Quantum Memory Channels Research Articles

Quantum finite-depth memory channels: Case study

We analyze the depth of the memory of quantum memory channels generated by a fixed unitary transformation describing the interaction between the principal system and internal degrees of freedom of the process device. We investigate the simplest case of a qubit memory channel with a two-level memory system. In particular, we explicitly characterize all interactions for which the memory depth is finite. We show that the memory effects are either infinite, or they disappear after at most two uses of the channel. Memory channels of finite depth can be to some extent controlled and manipulated by so-called reset sequences. We show that actions separated by the sequences of inputs of the length of the memory depth are independent and constitute memoryless channels.

Theoretical framework for quantum networks

We present a framework to treat quantum networks and all possible transformations thereof, including as special cases all possible manipulations of quantum states, measurements, and channels, such as, e.g., cloning, discrimination, estimation, and tomography. Our framework is based on the concepts of quantum comb---which describes all transformations achievable by a given quantum network---and link product---the operation of connecting two quantum networks. Quantum networks are treated both from a constructive point of view---based on connections of elementary circuits---and from an axiomatic one---based on a hierarchy of admissible quantum maps. In the axiomatic context a fundamental property is shown, which we call universality of quantum memory channels: any admissible transformation of quantum networks can be realized by a suitable sequence of memory channels. The open problem whether this property fails for some nonquantum theory, e.g., for no-signaling boxes, is posed.
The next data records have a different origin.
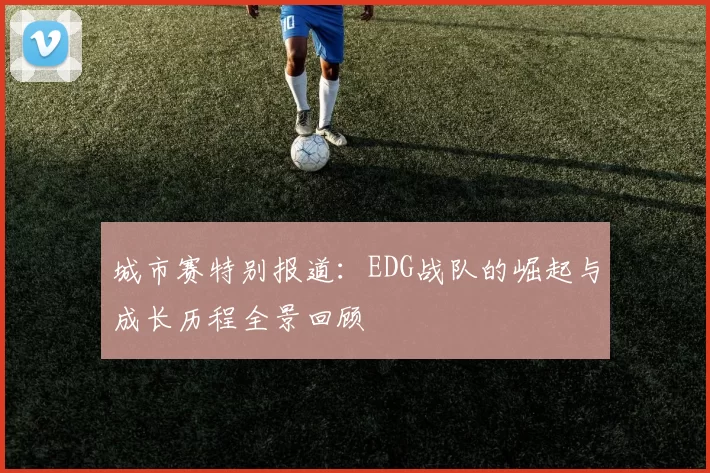 城市赛特别报道：EDG战队的崛起与成长历程全景回顾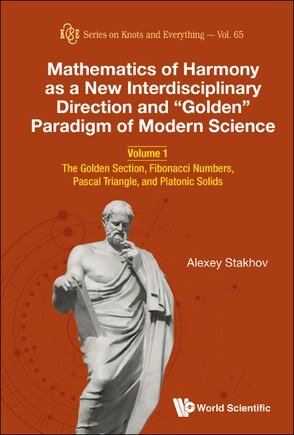 Mathematics Of Harmony As A New Interdisciplinary Direction And golden Paradigm Of Modern Science - Volume 1: The Golden Section, Fibonacci Numbers, Pascal Triangle, And Platonic Solids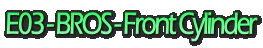 E03 - BROS - Front Cylinder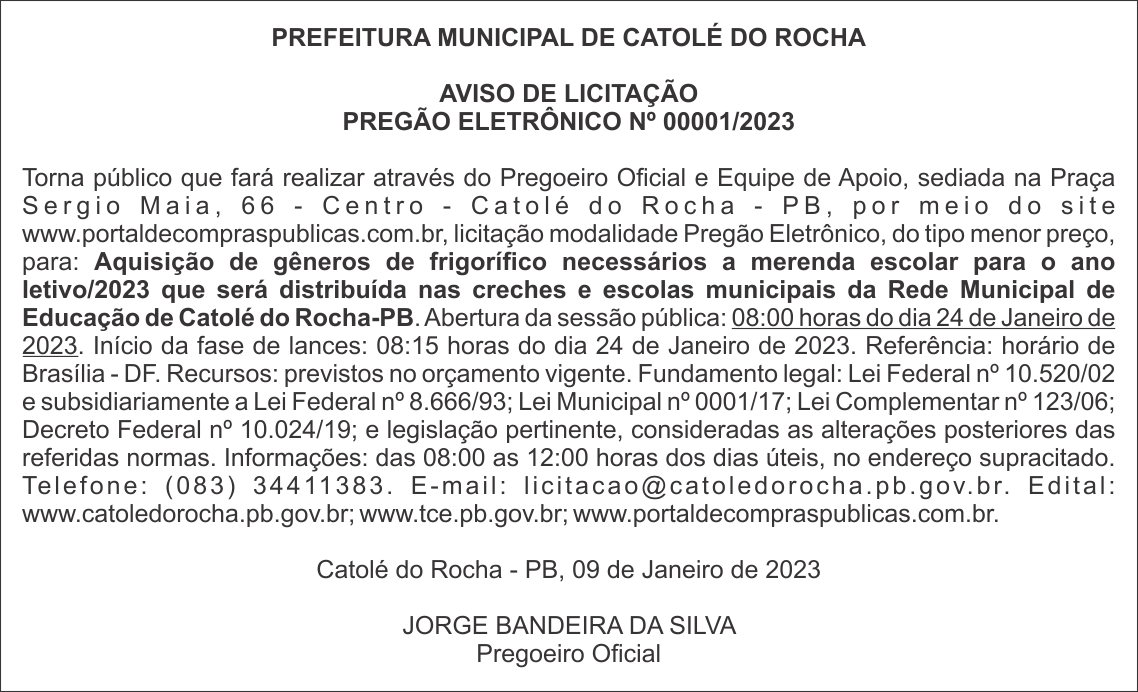 Prefeitura Municipal De CatolÉ Do Rocha Aviso De LicitaÇÃo PregÃo EletrÔnico Nº 000012023 0252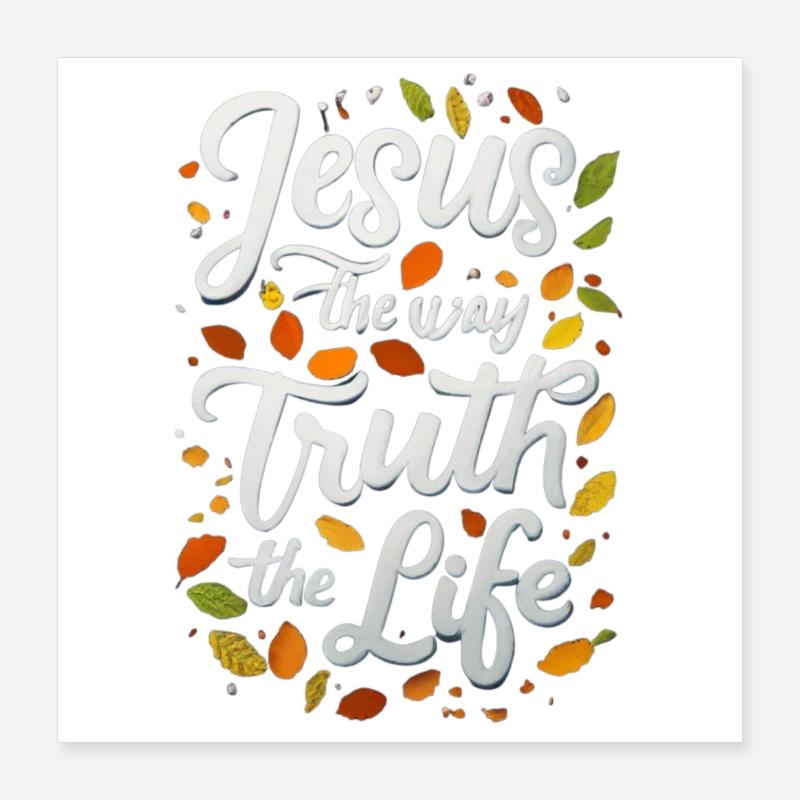 Vérité de la Voie de Jésus Poster 40 x 40 cm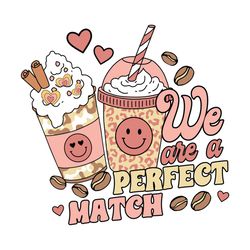 we are a perfect match coffee valentine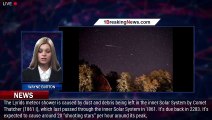 Shooting Star Season Has Begun! Exactly When, Where And How To See April's Lyrid Meteor Shower - 1BR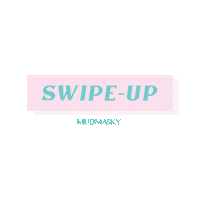 mudmasky swipe up skincare swipe mask Sticker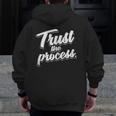 Trust The Process Motivational Quote Workout Gym Zip Up Hoodie Back Print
Enhancement of Transmission Rates in Quantum Memory Channels with Damping

We consider the transfer of quantum information down a single-mode quantum transmission line. Such a quantum channel is modeled as a damped harmonic oscillator, the interaction between the information carriers -a train of N qubits- and the oscillator being of the Jaynes-Cummings kind. Memory effects appear if the state of the oscillator is not reset after each channel use. We show that the setup without resetting is convenient in order to increase the transmission rates, both for the transfer of quantum and classical private information. Our results can be applied to the micromaser.

Repeatable quantum memory channels

Within the framework of quantum memory channels we introduce the notion of repeatability of quantum channels. In particular, a quantum channel is called repeatable if there exists a memory device implementing the same channel on each individual input. We show that random unitary channels can be implemented in a repeatable fashion, whereas the nonunital channels cannot.

Models for Quantum Memory Channels

We discuss a couple of models aimed to describe memory effects in quantum channels. We start from a rather intuitive model and arrive to a more abstract one which turns out to be more general.

Quantum channels with memory

We present a general model for quantum channels with memory and show that it is sufficiently general to encompass all causal automata: any quantum process in which outputs up to some time $t$ do not depend on inputs at times ${t}^{\ensuremath{'}}>t$ can be decomposed into a concatenated memory channel. We then examine and present different physical setups in which channels with memory may be operated for the transfer of (private) classical and quantum information. These include setups in which either the receiver or a malicious third party have control of the initializing memory. We introduce classical and quantum channel capacities for these settings and give several examples to show that they may or may not coincide. Entropic upper bounds on the various channel capacities are given. For forgetful quantum channels, in which the effect of the initializing memory dies out as time increases, coding theorems are presented to show that these bounds may be saturated. Forgetful quantum channels are shown to be open and dense in the set of quantum memory channels.

A dynamical model for quantum memory channels

A dynamical model for quantum channel is introduced which allows one to pass continuously from the memoryless case to the case in which memory effects are present. The quantum and classical communication rates of the model are defined and explicit expression are provided in some limiting case. In this context we introduce noise attenuation strategies where part of the signals are sacrificed to modify the channel environment. The case of qubit channel with phase damping noise is analyzed in details.

Bounds on classical information capacities for a class of quantum memory channels

The maximum rates for information transmission through noisy quantum channels has primarily been developed for memoryless channels, where the noise on each transmitted state is treated as independent. Many real world communication channels experience noise which is modelled better by errors that are correlated between separate channel uses. In this paper, upper bounds on the classical information capacities of a class of quantum memory channels are derived. The class of channels consists of indecomposable quantum memory channels, a generalization of classical indecomposable finite-state channels.